En ese momento faltaban una o dos horas para amanecer, y el hotel estaba silencioso. Keycase volvió a su habitación y recogió sus pertenencias, salvo algunas cosas de último momento. Utilizó las dos maletas que había traído el martes por la mañana. En la más grande metió los quince mil dólares, entre varias camisas usadas. Luego, todavía mareado e incrédulo, Keycase se durmió.
Había puesto el despertador en las diez, pero no lo oyó, o no sonó. Cuando despertó eran casi las once y media; el sol entraba, brillante, en la habitación.

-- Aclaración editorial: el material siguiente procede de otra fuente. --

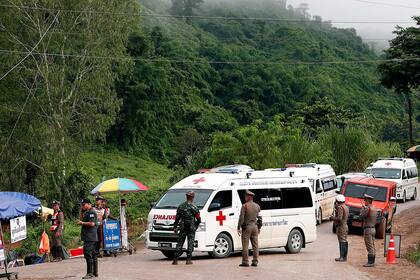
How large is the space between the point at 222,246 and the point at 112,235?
4181mm

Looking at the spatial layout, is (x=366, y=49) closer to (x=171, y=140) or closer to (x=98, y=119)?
(x=171, y=140)

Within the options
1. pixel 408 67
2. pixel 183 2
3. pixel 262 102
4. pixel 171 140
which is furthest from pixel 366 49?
pixel 408 67

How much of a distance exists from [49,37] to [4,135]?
6.08 m

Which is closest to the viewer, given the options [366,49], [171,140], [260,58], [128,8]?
[128,8]

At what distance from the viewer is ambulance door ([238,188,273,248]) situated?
69.8 ft

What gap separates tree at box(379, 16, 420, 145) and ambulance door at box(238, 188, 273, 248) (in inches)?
897

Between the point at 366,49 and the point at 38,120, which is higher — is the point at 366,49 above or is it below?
above

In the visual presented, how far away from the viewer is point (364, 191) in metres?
30.3

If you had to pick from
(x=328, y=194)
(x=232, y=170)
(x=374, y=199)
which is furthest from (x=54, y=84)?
(x=374, y=199)

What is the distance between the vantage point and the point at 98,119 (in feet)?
137

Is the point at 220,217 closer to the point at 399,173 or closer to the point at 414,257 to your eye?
the point at 414,257

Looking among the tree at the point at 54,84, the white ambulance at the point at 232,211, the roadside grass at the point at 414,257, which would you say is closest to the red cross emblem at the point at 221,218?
the white ambulance at the point at 232,211

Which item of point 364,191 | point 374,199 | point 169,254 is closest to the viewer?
point 169,254

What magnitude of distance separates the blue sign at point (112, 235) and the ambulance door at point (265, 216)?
4.59m
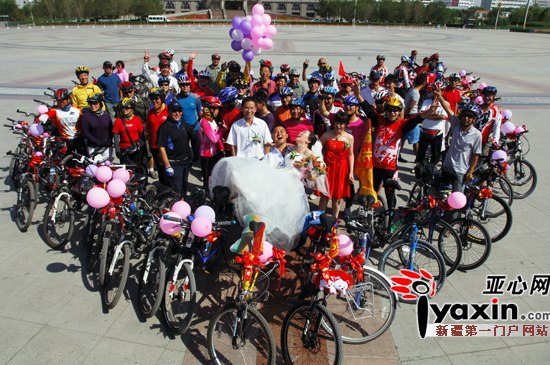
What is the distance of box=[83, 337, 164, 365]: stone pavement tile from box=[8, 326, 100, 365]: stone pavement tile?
3.3 inches

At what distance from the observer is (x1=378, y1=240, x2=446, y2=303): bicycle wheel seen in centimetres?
437

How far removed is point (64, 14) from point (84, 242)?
271 feet

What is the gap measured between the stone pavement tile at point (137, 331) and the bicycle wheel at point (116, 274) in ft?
0.81

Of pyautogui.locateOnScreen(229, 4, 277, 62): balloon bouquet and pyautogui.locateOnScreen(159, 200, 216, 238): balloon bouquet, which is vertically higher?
pyautogui.locateOnScreen(229, 4, 277, 62): balloon bouquet

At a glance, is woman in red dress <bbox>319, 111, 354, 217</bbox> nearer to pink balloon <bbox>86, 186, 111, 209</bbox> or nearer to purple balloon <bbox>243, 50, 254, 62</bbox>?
pink balloon <bbox>86, 186, 111, 209</bbox>

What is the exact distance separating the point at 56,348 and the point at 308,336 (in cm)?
252

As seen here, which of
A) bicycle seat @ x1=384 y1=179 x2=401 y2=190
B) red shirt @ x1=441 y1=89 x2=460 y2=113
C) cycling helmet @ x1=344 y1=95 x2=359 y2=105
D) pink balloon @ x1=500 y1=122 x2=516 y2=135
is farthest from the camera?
red shirt @ x1=441 y1=89 x2=460 y2=113

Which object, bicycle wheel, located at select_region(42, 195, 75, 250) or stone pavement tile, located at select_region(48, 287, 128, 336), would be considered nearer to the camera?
stone pavement tile, located at select_region(48, 287, 128, 336)

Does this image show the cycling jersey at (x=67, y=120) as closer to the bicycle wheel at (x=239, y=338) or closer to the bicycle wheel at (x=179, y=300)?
the bicycle wheel at (x=179, y=300)

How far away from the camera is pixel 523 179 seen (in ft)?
24.5

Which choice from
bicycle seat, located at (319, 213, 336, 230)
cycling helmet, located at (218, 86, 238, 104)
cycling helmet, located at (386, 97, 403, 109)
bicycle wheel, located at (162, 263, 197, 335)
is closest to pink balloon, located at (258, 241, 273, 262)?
bicycle seat, located at (319, 213, 336, 230)

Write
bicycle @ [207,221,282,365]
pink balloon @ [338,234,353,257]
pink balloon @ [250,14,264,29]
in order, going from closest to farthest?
bicycle @ [207,221,282,365] < pink balloon @ [338,234,353,257] < pink balloon @ [250,14,264,29]

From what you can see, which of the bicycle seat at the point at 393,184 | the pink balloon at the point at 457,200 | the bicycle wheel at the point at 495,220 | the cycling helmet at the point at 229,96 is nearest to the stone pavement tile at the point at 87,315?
the cycling helmet at the point at 229,96

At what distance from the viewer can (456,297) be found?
14.9 feet
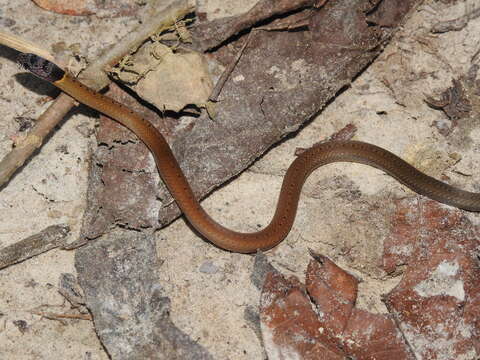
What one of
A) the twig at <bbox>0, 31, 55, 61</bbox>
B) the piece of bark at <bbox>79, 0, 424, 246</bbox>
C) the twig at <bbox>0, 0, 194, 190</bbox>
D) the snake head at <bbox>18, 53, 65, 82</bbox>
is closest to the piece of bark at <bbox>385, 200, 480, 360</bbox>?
the piece of bark at <bbox>79, 0, 424, 246</bbox>

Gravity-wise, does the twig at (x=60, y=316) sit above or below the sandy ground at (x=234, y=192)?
below

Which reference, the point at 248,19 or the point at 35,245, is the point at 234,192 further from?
the point at 35,245

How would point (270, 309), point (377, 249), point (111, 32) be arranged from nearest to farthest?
1. point (270, 309)
2. point (377, 249)
3. point (111, 32)

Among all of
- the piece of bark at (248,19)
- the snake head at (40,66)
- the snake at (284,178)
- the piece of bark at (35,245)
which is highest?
the piece of bark at (248,19)

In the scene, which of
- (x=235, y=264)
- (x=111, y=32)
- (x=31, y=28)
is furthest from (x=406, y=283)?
(x=31, y=28)

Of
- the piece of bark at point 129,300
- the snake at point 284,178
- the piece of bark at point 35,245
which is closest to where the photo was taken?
the piece of bark at point 129,300

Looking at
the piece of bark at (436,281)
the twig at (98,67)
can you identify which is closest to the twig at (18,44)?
the twig at (98,67)

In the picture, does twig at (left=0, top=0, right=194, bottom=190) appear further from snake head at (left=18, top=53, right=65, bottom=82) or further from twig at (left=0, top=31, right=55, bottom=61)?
snake head at (left=18, top=53, right=65, bottom=82)

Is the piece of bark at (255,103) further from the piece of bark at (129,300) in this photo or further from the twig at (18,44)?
the twig at (18,44)

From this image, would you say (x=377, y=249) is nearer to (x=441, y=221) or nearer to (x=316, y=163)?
(x=441, y=221)
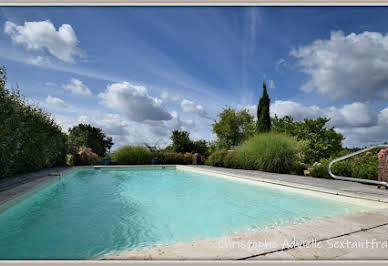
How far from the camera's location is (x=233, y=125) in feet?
70.1

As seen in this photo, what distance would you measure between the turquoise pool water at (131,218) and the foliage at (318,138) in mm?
8139

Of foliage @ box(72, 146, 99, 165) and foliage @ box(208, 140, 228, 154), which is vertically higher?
foliage @ box(208, 140, 228, 154)

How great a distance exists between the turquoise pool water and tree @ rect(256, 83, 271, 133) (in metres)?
9.66

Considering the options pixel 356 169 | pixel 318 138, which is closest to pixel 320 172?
pixel 356 169

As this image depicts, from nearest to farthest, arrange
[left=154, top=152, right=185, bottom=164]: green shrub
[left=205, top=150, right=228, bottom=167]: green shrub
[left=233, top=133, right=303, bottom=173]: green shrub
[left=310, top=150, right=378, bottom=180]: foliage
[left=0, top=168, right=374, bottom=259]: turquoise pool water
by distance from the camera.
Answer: [left=0, top=168, right=374, bottom=259]: turquoise pool water
[left=310, top=150, right=378, bottom=180]: foliage
[left=233, top=133, right=303, bottom=173]: green shrub
[left=205, top=150, right=228, bottom=167]: green shrub
[left=154, top=152, right=185, bottom=164]: green shrub

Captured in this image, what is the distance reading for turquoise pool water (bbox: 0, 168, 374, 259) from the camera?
7.11 ft

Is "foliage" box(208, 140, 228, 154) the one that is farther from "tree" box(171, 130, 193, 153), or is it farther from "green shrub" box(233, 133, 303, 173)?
"green shrub" box(233, 133, 303, 173)

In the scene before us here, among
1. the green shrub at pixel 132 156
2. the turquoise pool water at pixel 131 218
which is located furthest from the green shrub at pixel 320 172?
the green shrub at pixel 132 156

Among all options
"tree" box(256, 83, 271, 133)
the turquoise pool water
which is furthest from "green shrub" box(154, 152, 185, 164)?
the turquoise pool water

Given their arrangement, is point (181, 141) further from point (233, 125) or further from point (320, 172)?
point (320, 172)

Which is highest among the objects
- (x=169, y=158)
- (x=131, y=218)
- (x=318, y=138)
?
(x=318, y=138)

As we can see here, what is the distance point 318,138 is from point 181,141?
8.65 m

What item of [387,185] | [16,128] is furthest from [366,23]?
[16,128]

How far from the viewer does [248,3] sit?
9.87ft
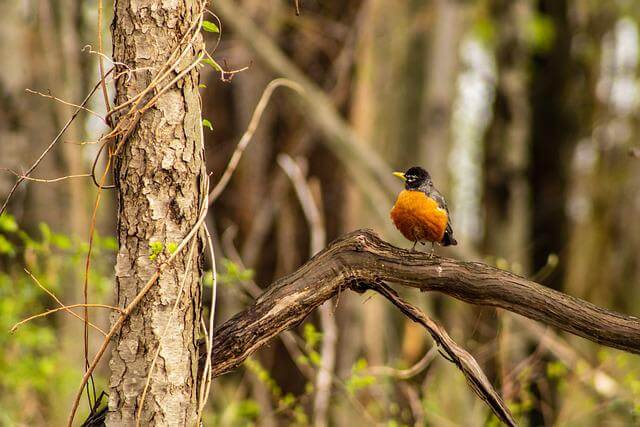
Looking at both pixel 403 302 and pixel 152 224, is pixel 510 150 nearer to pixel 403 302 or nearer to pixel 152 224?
pixel 403 302

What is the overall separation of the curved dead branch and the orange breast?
95cm

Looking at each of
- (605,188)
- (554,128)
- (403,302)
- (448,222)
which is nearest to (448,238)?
(448,222)

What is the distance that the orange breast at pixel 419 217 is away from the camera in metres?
3.29

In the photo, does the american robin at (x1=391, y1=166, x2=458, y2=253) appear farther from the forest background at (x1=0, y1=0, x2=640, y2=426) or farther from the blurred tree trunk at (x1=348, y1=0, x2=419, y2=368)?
the blurred tree trunk at (x1=348, y1=0, x2=419, y2=368)

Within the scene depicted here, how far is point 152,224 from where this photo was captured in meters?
2.08

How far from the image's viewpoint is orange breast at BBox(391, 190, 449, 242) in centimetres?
329

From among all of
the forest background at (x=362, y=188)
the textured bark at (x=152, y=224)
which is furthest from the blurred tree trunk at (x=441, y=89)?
the textured bark at (x=152, y=224)

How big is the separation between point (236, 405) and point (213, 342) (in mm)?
2621

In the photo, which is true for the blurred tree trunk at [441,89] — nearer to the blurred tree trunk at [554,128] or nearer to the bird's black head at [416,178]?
the blurred tree trunk at [554,128]

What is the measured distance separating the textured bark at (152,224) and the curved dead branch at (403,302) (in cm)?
23

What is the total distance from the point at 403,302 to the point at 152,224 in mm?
789

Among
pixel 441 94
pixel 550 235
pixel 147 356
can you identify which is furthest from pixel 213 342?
pixel 550 235

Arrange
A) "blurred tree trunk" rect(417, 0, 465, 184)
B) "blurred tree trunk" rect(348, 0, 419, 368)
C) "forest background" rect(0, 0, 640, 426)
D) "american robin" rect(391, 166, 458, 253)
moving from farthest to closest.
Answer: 1. "blurred tree trunk" rect(348, 0, 419, 368)
2. "blurred tree trunk" rect(417, 0, 465, 184)
3. "forest background" rect(0, 0, 640, 426)
4. "american robin" rect(391, 166, 458, 253)

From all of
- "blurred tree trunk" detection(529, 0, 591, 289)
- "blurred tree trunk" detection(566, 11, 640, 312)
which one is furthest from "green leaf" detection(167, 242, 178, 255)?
"blurred tree trunk" detection(566, 11, 640, 312)
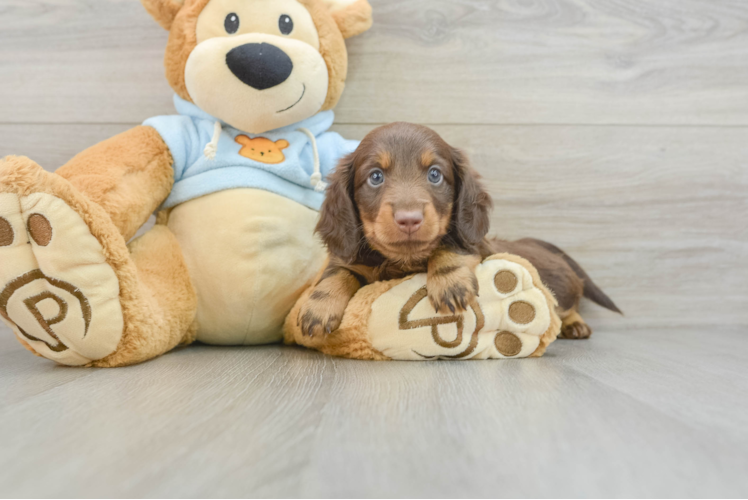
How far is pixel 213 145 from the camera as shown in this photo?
172 cm

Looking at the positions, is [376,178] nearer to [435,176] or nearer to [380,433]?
[435,176]

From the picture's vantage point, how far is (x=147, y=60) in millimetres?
2139

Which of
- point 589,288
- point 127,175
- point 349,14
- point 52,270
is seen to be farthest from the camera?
point 589,288

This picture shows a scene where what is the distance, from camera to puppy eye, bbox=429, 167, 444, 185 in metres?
1.52

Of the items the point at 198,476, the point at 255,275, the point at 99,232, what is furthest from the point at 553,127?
the point at 198,476

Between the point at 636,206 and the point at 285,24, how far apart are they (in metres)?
1.60

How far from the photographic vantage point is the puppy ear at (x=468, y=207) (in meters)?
1.56

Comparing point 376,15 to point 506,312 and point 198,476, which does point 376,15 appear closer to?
point 506,312

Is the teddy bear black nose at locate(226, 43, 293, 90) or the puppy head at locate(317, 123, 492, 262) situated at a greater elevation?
the teddy bear black nose at locate(226, 43, 293, 90)

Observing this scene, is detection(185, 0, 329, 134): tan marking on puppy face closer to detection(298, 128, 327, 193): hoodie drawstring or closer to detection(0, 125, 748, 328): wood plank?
detection(298, 128, 327, 193): hoodie drawstring

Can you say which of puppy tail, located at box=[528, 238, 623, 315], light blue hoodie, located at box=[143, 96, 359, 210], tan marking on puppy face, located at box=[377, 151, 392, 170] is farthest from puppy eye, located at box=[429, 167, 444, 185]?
puppy tail, located at box=[528, 238, 623, 315]

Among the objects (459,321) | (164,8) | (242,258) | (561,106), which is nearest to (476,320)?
(459,321)

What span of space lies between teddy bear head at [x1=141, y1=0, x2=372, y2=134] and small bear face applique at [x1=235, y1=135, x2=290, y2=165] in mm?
49

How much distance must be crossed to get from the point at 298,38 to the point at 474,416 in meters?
1.33
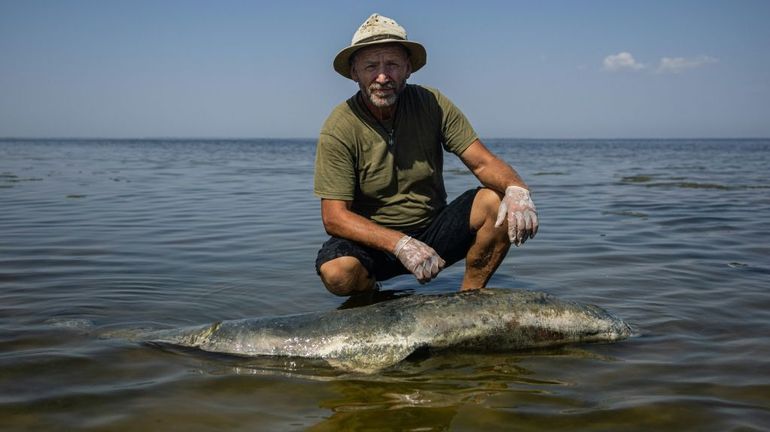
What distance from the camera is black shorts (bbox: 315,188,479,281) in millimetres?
5012

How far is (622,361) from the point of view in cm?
376

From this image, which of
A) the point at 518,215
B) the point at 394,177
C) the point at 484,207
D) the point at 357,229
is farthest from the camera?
the point at 394,177

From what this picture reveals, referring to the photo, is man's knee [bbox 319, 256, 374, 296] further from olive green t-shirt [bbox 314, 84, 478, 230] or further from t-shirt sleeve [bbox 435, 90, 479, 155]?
t-shirt sleeve [bbox 435, 90, 479, 155]

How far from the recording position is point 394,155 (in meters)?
5.07

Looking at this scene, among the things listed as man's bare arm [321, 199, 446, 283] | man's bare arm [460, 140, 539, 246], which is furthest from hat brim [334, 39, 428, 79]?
man's bare arm [321, 199, 446, 283]

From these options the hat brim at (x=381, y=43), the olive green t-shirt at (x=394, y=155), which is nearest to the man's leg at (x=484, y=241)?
the olive green t-shirt at (x=394, y=155)

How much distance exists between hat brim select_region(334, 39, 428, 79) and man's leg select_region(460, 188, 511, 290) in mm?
1098

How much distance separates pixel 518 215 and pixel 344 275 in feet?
4.41

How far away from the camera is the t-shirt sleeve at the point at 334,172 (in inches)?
191

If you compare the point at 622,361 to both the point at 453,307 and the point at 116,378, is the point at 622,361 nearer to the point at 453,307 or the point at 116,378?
the point at 453,307

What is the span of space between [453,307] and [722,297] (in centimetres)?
248

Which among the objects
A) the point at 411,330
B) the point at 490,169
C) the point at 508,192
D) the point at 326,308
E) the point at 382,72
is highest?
the point at 382,72

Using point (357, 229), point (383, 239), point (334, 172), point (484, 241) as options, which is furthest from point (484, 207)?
point (334, 172)

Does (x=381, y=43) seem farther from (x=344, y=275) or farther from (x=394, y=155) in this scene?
(x=344, y=275)
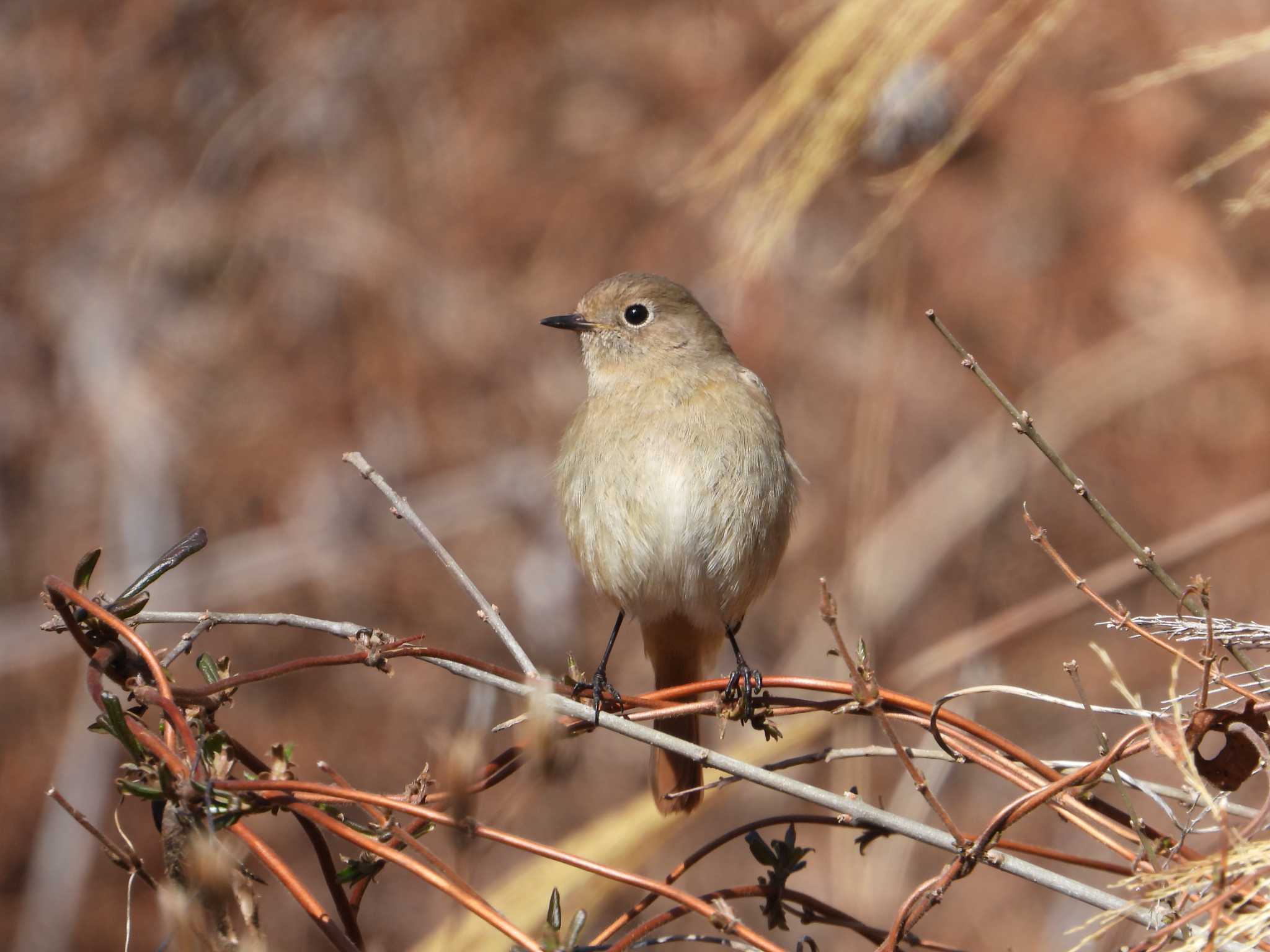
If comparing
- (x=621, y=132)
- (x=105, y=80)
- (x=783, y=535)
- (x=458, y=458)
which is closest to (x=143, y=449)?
(x=458, y=458)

El sueño logró una cosa. Keycase al fin se convenció de que los sucesos eran reales y no una ilusión. Un momento de deprimente fracaso, gracias a la magia de la Cenicienta, se había convertido en un brillante triunfo. Ese pensamiento levantó su espíritu.
Se afeitó y vistió con rapidez, luego terminó de recoger y cerró con llave las dos maletas.
Dejaría las maletas en su habitación, mientras pagaba la cuenta y reconocía el vestíbulo.
Antes de bajar se deshizo del excedente de llaves… de las habitaciones 449, 641, 803, 1062 y la de la
Presidential Suite.
Mientras se afeitaba había observado una chapa para la inspección de las cañerías, en la parte de abajo de la pared del cuarto de baño. Destornillando la chapa, dejó caer las llaves dentro. Una a una las oyó golpear muy abajo en el fondo.
Retuvo su propia llave, 830, para entregarla cuando saliera de la habitación por última vez. La partida de «Byron Meader» del «St. Gregory Hotel» tendría que ser normal en todo sentido.
En el vestíbulo podía verse el trajín de siempre, de todos los días, sin señal de ninguna actividad extraordinaria.
Keycase pagó su cuenta y recibió una amable sonrisa de la cajera:
–¿Queda la habitación libre, señor?
–Quedará dentro de unos minutos. – Keycase devolvió la sonrisa.– Tengo que recoger mis maletas, nada más.
Satisfecho, volvió a subir.
En la habitación 830 hizo un último y cuidadoso recorrido. No había dejado nada; ni un pedazo de papel, ni la más mínima cosa como una caja de fósforos, ninguna clave que pudiera denunciar su verdadera identidad. Con una toalla mojada, Keycase repasó las superficies que podrían retener impresiones digitales. Luego, tomando sus maletas se marchó.
Su reloj marcaba las doce y diez.
Cogió con fuerza la maleta más grande. Ante la perspectiva de tener que atravesar el vestíbulo para salir del hotel, el pulso de Keycase se aceleró, sus manos traspiraron.
En el piso octavo llamó el ascensor. Esperando, oyó que uno bajaba. Se detuvo en el piso de arriba y volvió a bajar, luego se detuvo otra vez. Frente a Keycase, la puerta del número cuatro se abrió.
Lo primero que vio fue al duque de Croydon.
Por un instante horrible tuvo el impulso de dar la vuelta y echar a correr. Se dominó. En ese mismo instante el sentido común le dijo que el encuentro era casual. Rápidas miradas lo confirmaron. El duque estaba solo. Ni siquiera había visto a Keycase. A juzgar por la expresión del duque, sus pensamientos estaban muy lejos.
–¡Para abajo! – dijo el ascensorista, un hombre viejo.
Al lado del ascensorista estaba el jefe de botones, a quien Keycase reconoció por haberlo visto en el vestíbulo. Señalando las dos maletas el jefe de botones preguntó:
–¿Quiere que se las lleve, señor?
Keycase negó con la cabeza.
Cuando entró en el ascensor, el duque de Croydon y una hermosa muchacha rubia se corrieron al fondo para hacerle sitio.
Las puertas se cerraron. El ascensorista, Cy Lewin, empujó la manija hacia donde decía «abajo». Al hacerlo, el ascensor se precipitó, fuera de control, con estrépito de metales.